Harvard consegue rejeição de processo enquanto campanha de Trump contra o antissemitismo esbarra em barreira legal

Um juiz federal decidiu que as alegações de antissemitismo contra Harvard eram demasiado isoladas para provar uma violação contínua dos direitos civis, enfraquecendo a campanha de pressão mais ampla do governo Trump, embora deixe sem solução as preocupações no campus.

A decisão contra a ação do governo Trump contra Harvard expõe uma divisão nítida: o governo apresentou alegações graves de assédio antissemita, enquanto o tribunal considerou esses incidentes juridicamente insuficientes para estabelecer uma violação institucional contínua.

O Departamento de Justiça argumentou que Harvard não havia protegido estudantes judeus e israelenses após os ataques de 7 de outubro de 2023, acusando a universidade de permitir um ambiente hostil no campus e de recompensar estudantes que assediaram ou agrediram colegas. A narrativa conservadora enfatizou alegações que incluíam gritos de “Heil Hitler” e uma agressão a um estudante que filmava um protesto, ao mesmo tempo em que retratava Harvard como tendo falhado em disciplinar o que o governo chamou de “multidões”.

O juiz Richard Stearns não rejeitou as preocupações subjacentes. Mas concluiu que o caso do governo se baseava esmagadoramente em incidentes do ano letivo de 2023–24 e apresentava provas insuficientes de descumprimento atual. O tribunal descreveu as alegações como “demasiado isoladas e episódicas” para sustentar uma inferência plausível de que Harvard ainda estaria violando o Título VI.

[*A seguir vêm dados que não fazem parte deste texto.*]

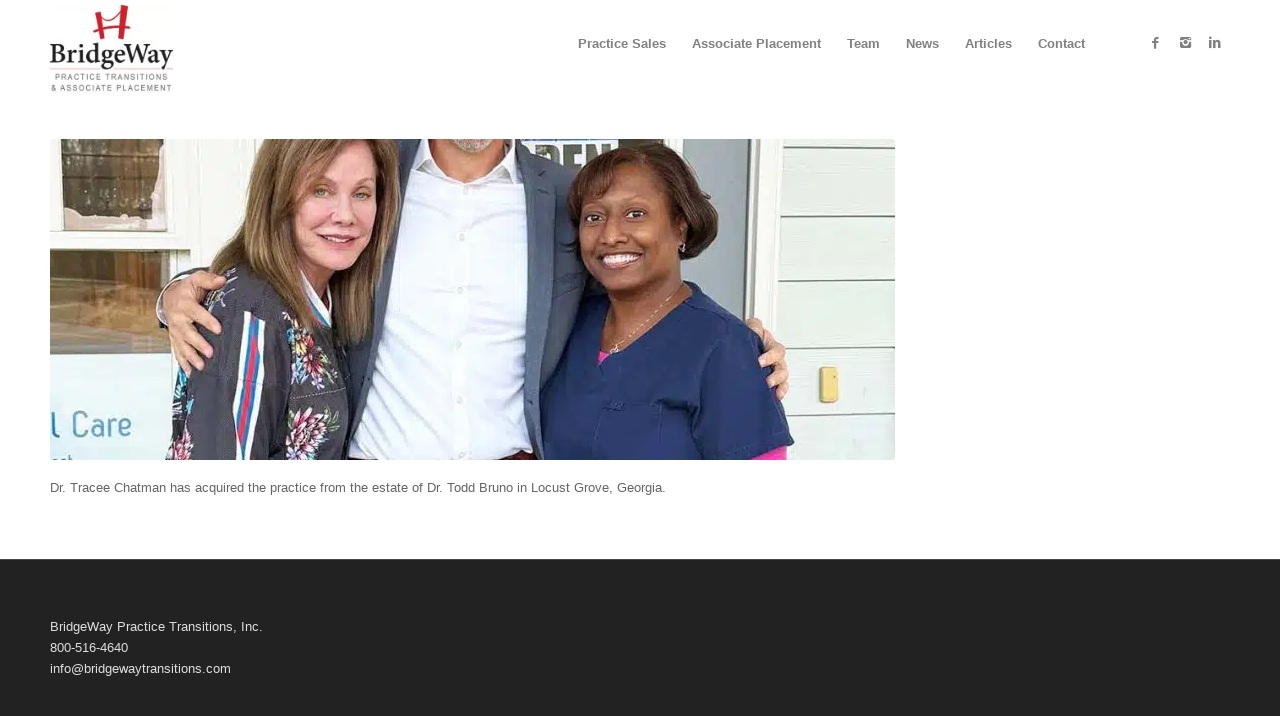

--- FILE ---
content_type: text/css
request_url: https://bridgewaytransitions.com/wp-content/themes/enfold-child/style.css?ver=4.2.3
body_size: 278
content:
/*
Theme Name: Enfold Child
Description: A <a href='http://codex.wordpress.org/Child_Themes'>Child Theme</a> for the Enfold Wordpress Theme. If you plan to do a lot of file modifications we recommend to use this Theme instead of the original Theme. Updating wil be much easier then.
Version: 1.0
Author: Kriesi
Author URI: http://www.kriesi.at
Template: enfold
*/
.widget_shopping_cart_content .quantity, .widget_shopping_cart_content .woocommerce-mini-cart__total{
	display: none !important;
}
/*.cart_dropdown_link [data-av_icon]::before {
	content:'\E81E';
}*/
.cart_dropdown_first .dropdown_widget{
	display: none !important;
}
.woocommerce-mini-cart-item.mini_cart_item > a:nth-child(2) {
  pointer-events: none !important;
}
.hide_me {
  display: none !important;
}
.woof_list.woof_list_checkbox {
  margin-bottom: 30px !important;
}
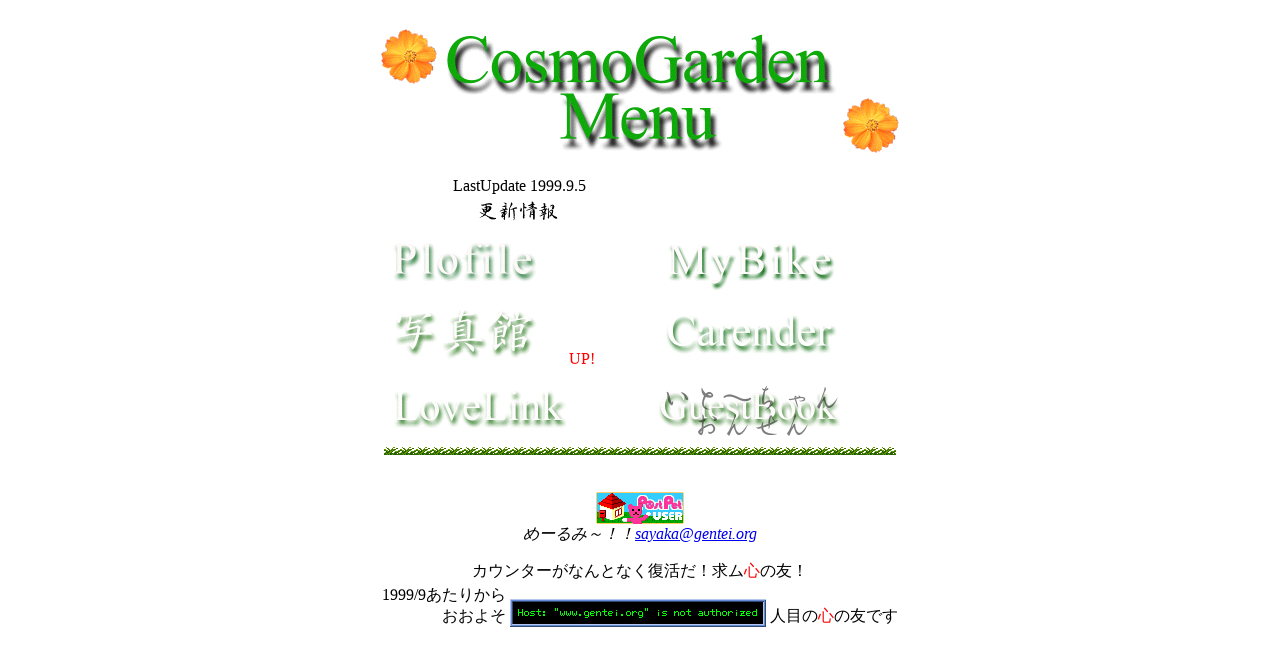

--- FILE ---
content_type: text/html
request_url: http://www.gentei.org/~sayaka/
body_size: 2457
content:
<HTML>
<HEAD>
<TITLE>CosmoGarden_menu</TITLE>
<META NAME=GENERATOR CONTENT="HOTALL Ver.5.0W">
</HEAD>
<BODY BGCOLOR="#ffffff">
<P>
<DIV ALIGN=CENTER><BR>
<TABLE>
<TR>
<TD VALIGN=TOP><DIV ALIGN=RIGHT><IMG SRC="sozai/cosmos_w.gif" ALT=""></DIV></TD><TD><IMG SRC="sozai/cosmogardenmenu.gif" ALT=""></TD><TD VALIGN=BOTTOM><DIV ALIGN=LEFT><IMG SRC="sozai/cosmos_w.gif" ALT="" ALIGN=BOTTOM BORDER=0></DIV></TD>
</TR>
</TABLE><BR>
<TABLE>
<TR>
<TD VALIGN=MIDDLE>
<DIV ALIGN=CENTER>LastUpdate 1999.9.5<BR>
<A HREF="http://www.remus.dti.ne.jp/~saya-s/koshin.htm"><IMG SRC="botan/koshin.gif" ALT="" ALIGN=BOTTOM></A></DIV></TD><TD VALIGN=MIDDLE><DIV ALIGN=CENTER></DIV></TD>
</TR>
<TR>
<TD><A HREF="http://www.remus.dti.ne.jp/~saya-s/plofile.html"><IMG SRC="botan/plofile_g.gif" ALT="" ALIGN=BOTTOM BORDER=0></A></TD><TD><A HREF="http://www.remus.dti.ne.jp/~saya-s/bike.htm"><IMG SRC="botan/bike_g.gif" ALT="�����ڂ����̏Љ�" ALIGN=BOTTOM BORDER=0></A></TD>
</TR>
<TR>
<TD><A HREF="http://www.remus.dti.ne.jp/~saya-s/photoalbum/99photo.htm"><IMG SRC="botan/photo_g.gif" ALT="" ALIGN=BOTTOM BORDER=0></A><FONT COLOR="#ff0000">UP!</FONT></TD><TD><A HREF="http://www.remus.dti.ne.jp/~saya-s/diaryfile/carender1999_9.html"><IMG SRC="botan/carender_g.gif" ALT="���V�C�t���J�����_�[" ALIGN=BOTTOM BORDER=0></A></TD>
</TR>
<TR>
<TD><A HREF="http://www.remus.dti.ne.jp/~saya-s/link.html"><IMG SRC="botan/link_g.gif" ALT="" ALIGN=BOTTOM BORDER=0></A></TD><TD><A HREF="http://www.gentei.org/~sayaka/gb/"><IMG SRC="botan/guestbook_g.gif" ALT="" ALIGN=BOTTOM BORDER=0></A></TD>
</TR>
<TR>
<TD COLSPAN=2><DIV ALIGN=CENTER><IMG SRC="line/kusa.gif" ALT=""></DIV></TD>
</TR>
</TABLE><BR></DIV></P><ADDRESS>
<DIV ALIGN=CENTER><A HREF="mailto:saya-s@remus.dti.ne.jp"><IMG SRC="link/ppuser_b.gif" ALT="" ALIGN=BOTTOM BORDER=0></A><BR>
<FONT FACE="'�c�e�o�܂������'">�߁[��݁`�I�I</FONT><A HREF="mailto:sayaka@gentei.org"><FONT SIZE=3>sayaka@gentei.org</FONT></A><BR></DIV></ADDRESS><P>
<DIV ALIGN=CENTER><FONT SIZE=3>�J�E���^�[���Ȃ�ƂȂ��������I����</FONT><FONT SIZE=3 COLOR="#ff0000">�S</FONT><FONT SIZE=3>�̗F�I</FONT><BR>
<TABLE>
<TR>
<TD VALIGN=BOTTOM>
<DIV ALIGN=RIGHT>1999/9�����肩��<BR>
�����悻</DIV></TD><TD VALIGN=BOTTOM><IMG SRC="http://counter.remus.dti.ne.jp/cgi-bin/Count.cgi?df=saya-s.00.dat|dd=C" ALT=""></TD><TD VALIGN=BOTTOM>�l�ڂ�<FONT COLOR="#ff0000">�S</FONT>�̗F�ł�</TD>
</TR>
</TABLE><BR></DIV></P></BODY>
</HTML>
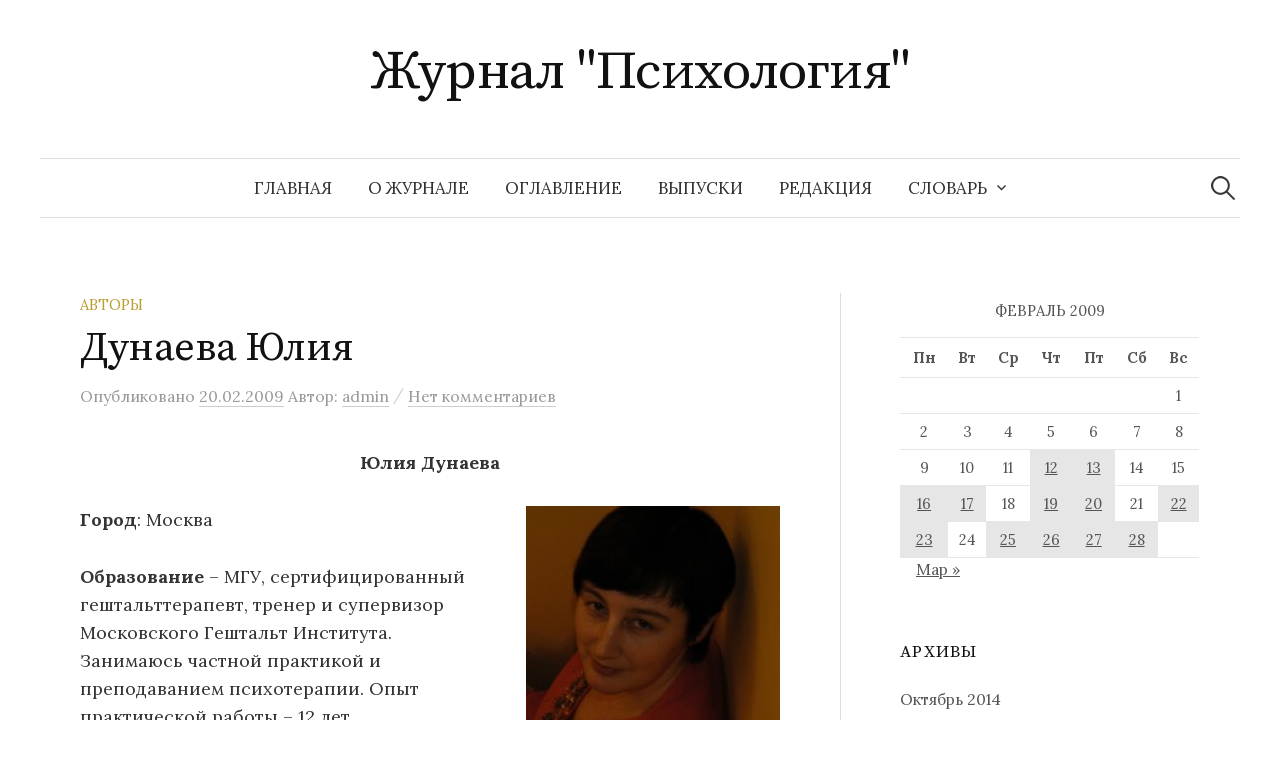

--- FILE ---
content_type: text/css
request_url: https://www.psychology.su/wp-content/uploads/maxmegamenu/style.css?ver=675bdd
body_size: 257
content:
@charset "UTF-8";

/** THIS FILE IS AUTOMATICALLY GENERATED - DO NOT MAKE MANUAL EDITS! **/
/** Custom CSS should be added to Mega Menu > Menu Themes > Custom Styling **/

.mega-menu-last-modified-1752960740 { content: 'Saturday 19th July 2025 21:32:20 UTC'; }

.wp-block {}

Essa distinção é central para as interpretações concorrentes. A administração tratou incidentes passados como prova de uma falha institucional arraigada e buscou acesso ao substancial financiamento federal de Harvard como forma de pressão. Coberturas de inclinação liberal, por sua vez, enquadraram o processo como parte de um esforço mais amplo do presidente Donald Trump para forçar a universidade a ceder em questões de antissemitismo, admissões e políticas de diversidade, descrevendo a rejeição do caso como um revés para essa campanha.

O Departamento de Justiça afirmou que “discorda da decisão” e está avaliando seus próximos passos, deixando em aberto um possível recurso. A decisão, portanto, resolve a queixa atual do governo, não a disputa mais ampla sobre antissemitismo no campus — nem a tentativa da administração de usar o poder federal para remodelar Harvard.